If is true that the third time is a charm, then town leaders in Aquinnah may see their long hours of hard work on a wind energy bylaw pay off when they bring it in front of voters at a special town meeting on Tuesday night.

Rejected twice by Aquinnah voters at town meetings in the past two years, the bylaw has been shortened, reworked and rewritten to make it more readable.

“This is a different version that reflects the concerns that people had about our last one,” said selectman and planning board member Camille Rose, a prime mover behind the bylaw. “We changed a lot of the language that people thought was burdensome or vague. We simplified it,” she said.

The town meeting begins at 7 p.m. Tuesday in the old town hall. Moderator Walter E. Delaney will preside; there are 12 articles on the warrant.

Structured as an amendment to the townwide district of critical planning concern (Aquinnah is the only town on the Island that has a townwide DCPC), the wind bylaw would create a detailed special permit process for two types of land-based wind turbines: private residential, and municipal turbines. Private residential turbines would include single owner and communal turbines. The bylaw frames a special permit process and also includes siting guidelines that regulate height, location and color for wind power machines. There are provisions for decommissioning and requirements that limit special permits for turbines to a life span of 15 years, given “the face of evolving technology.”

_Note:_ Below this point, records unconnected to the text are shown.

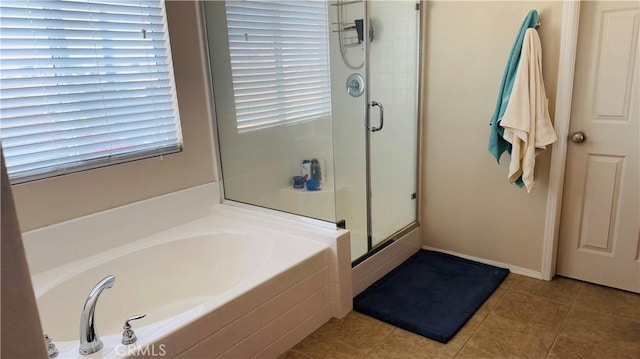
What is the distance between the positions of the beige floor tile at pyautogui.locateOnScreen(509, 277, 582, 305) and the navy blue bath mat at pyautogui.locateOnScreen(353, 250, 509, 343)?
121 mm

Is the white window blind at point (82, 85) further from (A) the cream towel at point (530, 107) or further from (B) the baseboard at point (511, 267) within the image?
(B) the baseboard at point (511, 267)

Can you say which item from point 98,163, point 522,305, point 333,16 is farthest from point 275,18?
point 522,305

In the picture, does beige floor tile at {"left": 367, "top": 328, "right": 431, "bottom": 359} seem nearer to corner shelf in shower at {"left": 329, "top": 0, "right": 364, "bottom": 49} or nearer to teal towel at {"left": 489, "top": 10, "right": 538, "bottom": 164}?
teal towel at {"left": 489, "top": 10, "right": 538, "bottom": 164}

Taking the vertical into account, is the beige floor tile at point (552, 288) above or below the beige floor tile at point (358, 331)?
below

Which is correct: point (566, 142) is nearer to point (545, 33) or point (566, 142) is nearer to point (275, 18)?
point (545, 33)

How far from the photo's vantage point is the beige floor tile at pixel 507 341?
2.04 meters

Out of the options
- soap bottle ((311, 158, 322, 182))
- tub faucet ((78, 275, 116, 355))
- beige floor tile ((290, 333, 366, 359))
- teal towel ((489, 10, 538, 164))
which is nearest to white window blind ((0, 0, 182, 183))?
tub faucet ((78, 275, 116, 355))

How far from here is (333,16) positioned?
272cm

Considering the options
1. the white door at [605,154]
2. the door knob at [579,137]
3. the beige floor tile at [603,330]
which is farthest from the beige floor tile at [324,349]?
the door knob at [579,137]

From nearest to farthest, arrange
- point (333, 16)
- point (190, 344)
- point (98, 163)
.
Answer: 1. point (190, 344)
2. point (98, 163)
3. point (333, 16)

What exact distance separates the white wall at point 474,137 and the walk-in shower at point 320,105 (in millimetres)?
165

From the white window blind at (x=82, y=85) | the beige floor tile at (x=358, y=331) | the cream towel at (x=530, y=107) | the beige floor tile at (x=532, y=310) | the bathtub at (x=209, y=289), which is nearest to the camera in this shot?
the bathtub at (x=209, y=289)

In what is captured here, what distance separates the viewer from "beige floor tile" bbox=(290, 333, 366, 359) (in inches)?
81.6

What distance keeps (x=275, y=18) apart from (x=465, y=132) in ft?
4.69
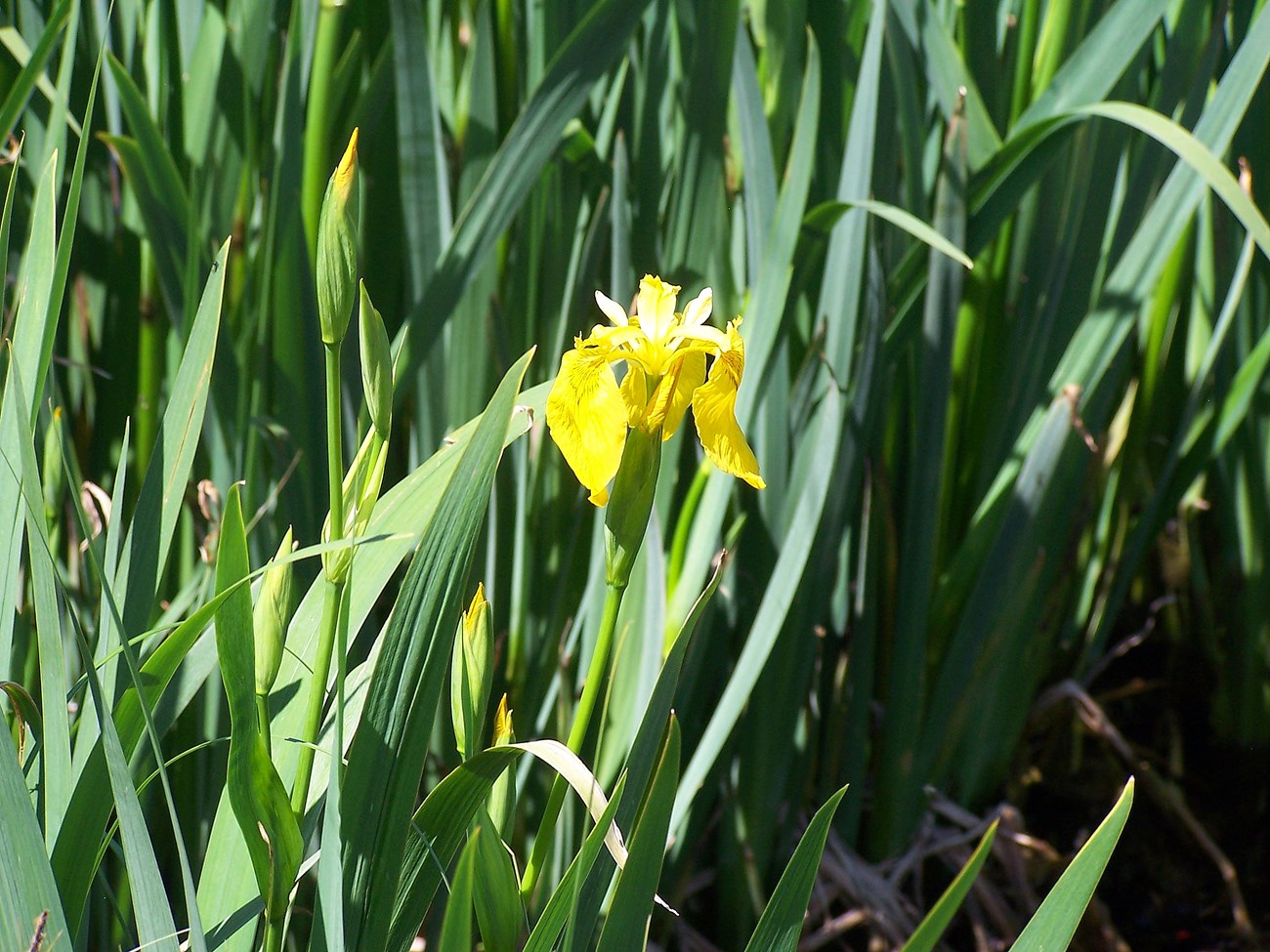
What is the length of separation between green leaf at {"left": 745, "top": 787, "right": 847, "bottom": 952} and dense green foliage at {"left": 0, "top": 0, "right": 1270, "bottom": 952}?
9cm

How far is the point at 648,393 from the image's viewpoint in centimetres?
43

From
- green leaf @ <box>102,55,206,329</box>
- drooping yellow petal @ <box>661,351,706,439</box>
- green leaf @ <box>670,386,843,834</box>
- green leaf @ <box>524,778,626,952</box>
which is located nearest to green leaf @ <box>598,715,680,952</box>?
green leaf @ <box>524,778,626,952</box>

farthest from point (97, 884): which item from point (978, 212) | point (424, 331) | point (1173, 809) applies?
point (1173, 809)

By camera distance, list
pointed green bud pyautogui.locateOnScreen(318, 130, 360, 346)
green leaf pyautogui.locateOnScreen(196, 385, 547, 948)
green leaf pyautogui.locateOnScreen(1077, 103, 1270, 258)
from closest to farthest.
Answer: pointed green bud pyautogui.locateOnScreen(318, 130, 360, 346), green leaf pyautogui.locateOnScreen(196, 385, 547, 948), green leaf pyautogui.locateOnScreen(1077, 103, 1270, 258)

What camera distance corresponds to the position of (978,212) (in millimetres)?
887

A final section of the bylaw, not included the last time around, creates a set of goals and siting standards for ocean-based wind turbines as well. “At the time, there were no models of ocean-based wind turbines,” said Ms. Rose. “Now we’re developing them with the Martha’s Vineyard Commission . . . It’s more of a reality now.”

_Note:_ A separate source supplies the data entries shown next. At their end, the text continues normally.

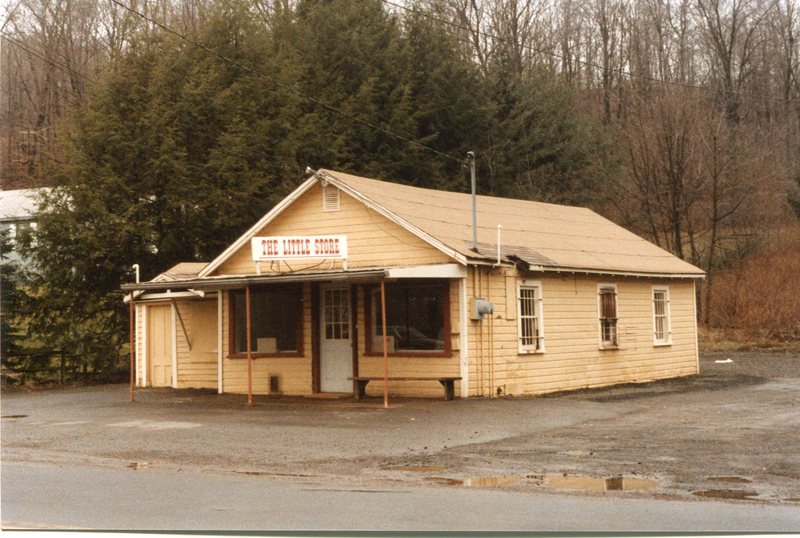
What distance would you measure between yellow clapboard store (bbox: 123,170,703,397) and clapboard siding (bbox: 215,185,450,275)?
3 cm

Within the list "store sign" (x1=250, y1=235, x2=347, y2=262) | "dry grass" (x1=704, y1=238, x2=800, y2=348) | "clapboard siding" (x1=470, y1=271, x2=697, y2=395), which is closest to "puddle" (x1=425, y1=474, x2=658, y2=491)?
"clapboard siding" (x1=470, y1=271, x2=697, y2=395)

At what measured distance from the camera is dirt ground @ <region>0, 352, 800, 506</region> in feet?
39.9

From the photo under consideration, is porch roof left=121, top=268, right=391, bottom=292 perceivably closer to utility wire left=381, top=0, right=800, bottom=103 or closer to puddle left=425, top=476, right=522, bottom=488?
puddle left=425, top=476, right=522, bottom=488

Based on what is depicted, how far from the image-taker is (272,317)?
977 inches

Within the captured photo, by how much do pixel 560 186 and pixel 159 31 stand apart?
18223mm

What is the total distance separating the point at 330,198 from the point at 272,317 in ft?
10.1

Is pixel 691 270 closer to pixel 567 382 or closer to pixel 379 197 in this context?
pixel 567 382

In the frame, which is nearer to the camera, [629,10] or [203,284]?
[203,284]

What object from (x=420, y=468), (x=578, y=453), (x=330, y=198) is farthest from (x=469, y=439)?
(x=330, y=198)

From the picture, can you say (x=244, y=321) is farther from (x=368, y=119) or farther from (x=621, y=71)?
(x=621, y=71)

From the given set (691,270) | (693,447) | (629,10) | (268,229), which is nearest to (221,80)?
(268,229)

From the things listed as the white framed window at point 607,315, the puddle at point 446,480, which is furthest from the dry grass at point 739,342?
the puddle at point 446,480

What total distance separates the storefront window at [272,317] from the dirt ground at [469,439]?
4.46 ft

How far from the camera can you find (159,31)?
37188 mm
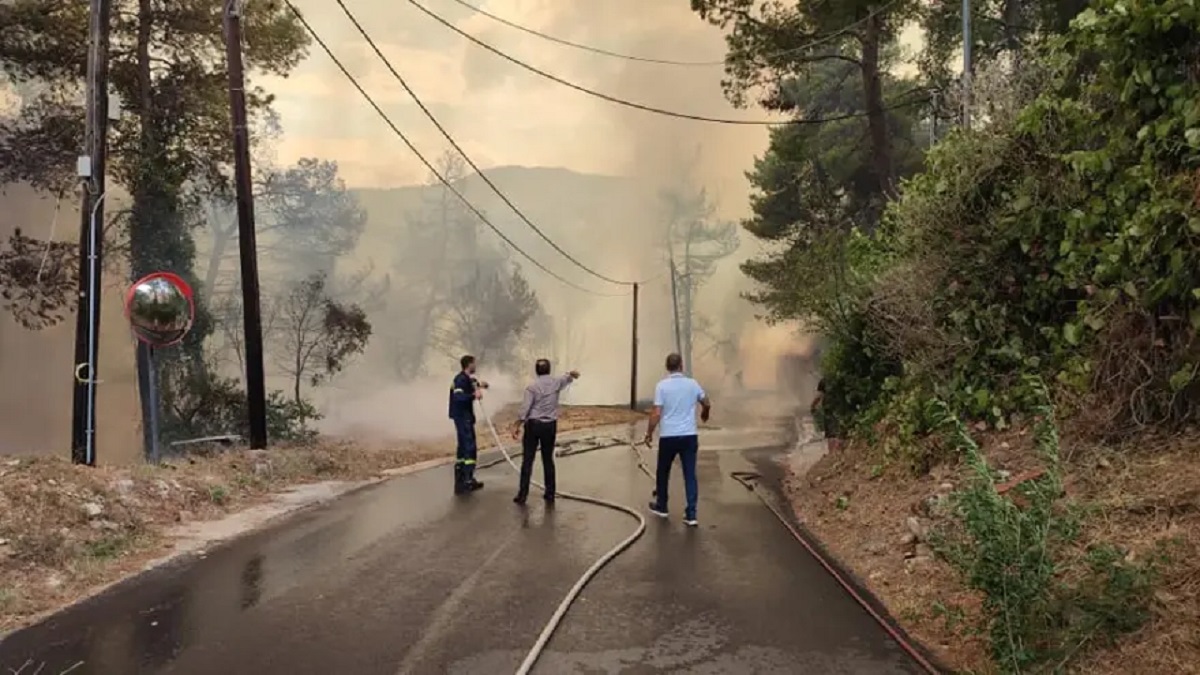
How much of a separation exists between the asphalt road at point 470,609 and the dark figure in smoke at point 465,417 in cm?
210

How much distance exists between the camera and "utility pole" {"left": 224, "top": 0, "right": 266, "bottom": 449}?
1142 cm

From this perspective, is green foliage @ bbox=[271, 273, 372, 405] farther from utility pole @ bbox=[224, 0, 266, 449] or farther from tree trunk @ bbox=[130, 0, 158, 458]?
utility pole @ bbox=[224, 0, 266, 449]

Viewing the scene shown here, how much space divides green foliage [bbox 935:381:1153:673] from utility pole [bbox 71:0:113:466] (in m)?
10.6

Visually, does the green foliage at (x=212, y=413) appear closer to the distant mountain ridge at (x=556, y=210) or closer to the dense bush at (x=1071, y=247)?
the dense bush at (x=1071, y=247)

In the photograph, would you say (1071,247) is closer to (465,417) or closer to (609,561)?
(609,561)

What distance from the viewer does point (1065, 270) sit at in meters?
6.55

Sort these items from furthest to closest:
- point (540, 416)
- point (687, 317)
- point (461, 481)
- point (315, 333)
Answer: point (687, 317) → point (315, 333) → point (461, 481) → point (540, 416)

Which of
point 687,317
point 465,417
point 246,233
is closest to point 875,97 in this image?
point 465,417

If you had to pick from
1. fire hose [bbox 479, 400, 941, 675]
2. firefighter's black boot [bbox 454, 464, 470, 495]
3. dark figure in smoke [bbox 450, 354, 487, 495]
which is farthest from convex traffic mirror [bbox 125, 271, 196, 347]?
fire hose [bbox 479, 400, 941, 675]

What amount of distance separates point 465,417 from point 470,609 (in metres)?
5.07

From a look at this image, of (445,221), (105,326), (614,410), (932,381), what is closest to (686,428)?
(932,381)

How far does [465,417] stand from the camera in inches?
395

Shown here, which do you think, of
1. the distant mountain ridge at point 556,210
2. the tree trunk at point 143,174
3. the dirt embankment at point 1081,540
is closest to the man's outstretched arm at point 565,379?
the dirt embankment at point 1081,540

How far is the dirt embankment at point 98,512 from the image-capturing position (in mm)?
5660
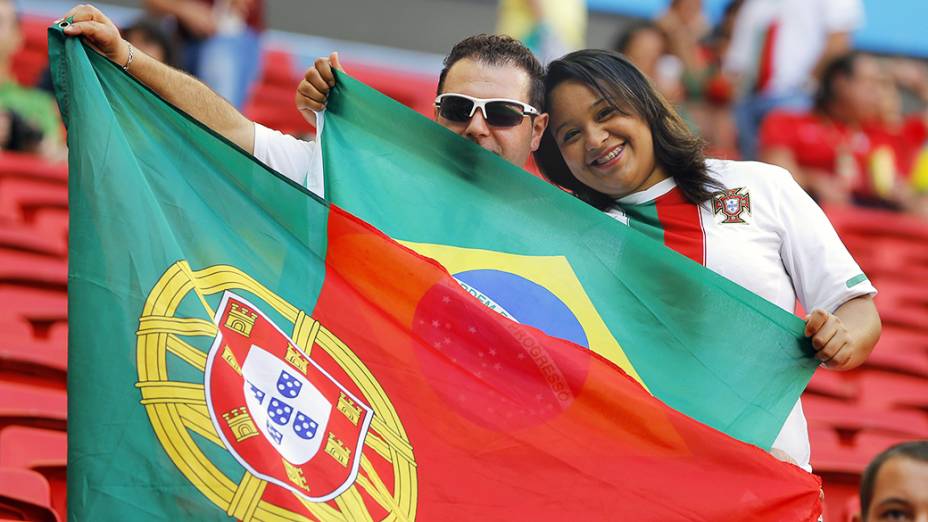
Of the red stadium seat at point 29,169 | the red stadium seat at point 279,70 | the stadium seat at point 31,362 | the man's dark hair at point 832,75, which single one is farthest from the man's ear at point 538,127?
the red stadium seat at point 279,70

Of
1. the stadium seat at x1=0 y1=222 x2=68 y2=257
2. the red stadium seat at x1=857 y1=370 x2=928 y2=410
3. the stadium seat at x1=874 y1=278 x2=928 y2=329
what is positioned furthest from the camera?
the stadium seat at x1=874 y1=278 x2=928 y2=329

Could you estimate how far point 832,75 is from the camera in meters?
6.80

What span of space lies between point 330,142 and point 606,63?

An earlier version of the bylaw required wind turbine applicants to have a home energy audit; that section has been removed in response to criticism from voters on the town meeting floor.

“We’re hoping that what we did was responsive to people’s concerns and yet did not emasculate the language,” said Ms. Rose. “The concepts were created to protect the town, and its residents, and its landscape. And that’s pretty much what we’ve tried to do while honoring the respect for alternative energy sources.”

Ms. Rose said the town has held 12 posted public meetings on the bylaw, including one formal hearing as required by law.

Selectman Jim Newman said he thinks the town is well prepared with the bylaw this time around. “It wasn’t really vetted very well [the first time],” he said. “People just didn’t want to accept it. I think it will pass now. They really cleaned it up and there is more interest in it now also.”

Also on Tuesday night voters will be asked to spend $115,000 from the town Community Preservation Act fund to purchase a plot of land for affordable housing. Landowner June Noble has offered to sell a 1.1-acre parcel on State Road near the Orange Peel Bakery to the Aquinnah housing committee at a highly discounted price. The assessed value of the property is just over $340,000.

Housing committee chairman Derrill Bazzy said the town has been setting aside CPA money for several years with the intention of buying affordable housing properties. He said there is about $250,000 in the fund, leaving more for a future project if voters approve the purchase.

If it is approved, Mr. Bazzy said the housing committee would develop a plan to remove the two buildings currently standing on the property, upgrade the septic system and possibly replace the well. A site plan would be created for a single resident homesite. He said the town would later transfer the land ownership to a nonprofit such as the Island Housing Trust, which owns two of the five current resident homesites in Aquinnah. A lottery would be held and someone who qualifies would win the right to build a home on the land.

Voters will be asked to reduce the town quorum requirement from 10 to five per cent of registered voters. This would mean that 20 voters instead of 40 would be allowed to convene a town meeting. At times in recent years the town has had a hard time assembling a quorum for town meetings. “It’s very difficult to do business,” said Mr. Newman.

Voters will also be asked to:

• Appropriate $100,000 for repairs to the town office building, including interior painting, roof shingling, window replacement and wiring upgrades. If the request is approved the town will secure a bank loan for the amount, and a ballot vote will be held at the annual town election to exempt the debt from the constraints of Proposition 2 1/2.

• Appropriate $4,600 from the Community Preservation Act undesignated fund to complete a project at the Aquinnah Circle involving the burial and removal of overhead electrical wires.

• Approve a $5 fee for each written demand issued by the tax collector. The town would collect the fee, which was formerly collected by the tax collector.

• Appropriate an additional $1,616 for the Health Care Access Program; the money would be taken from an unspent balance on the purchase of a dump truck for the highway department.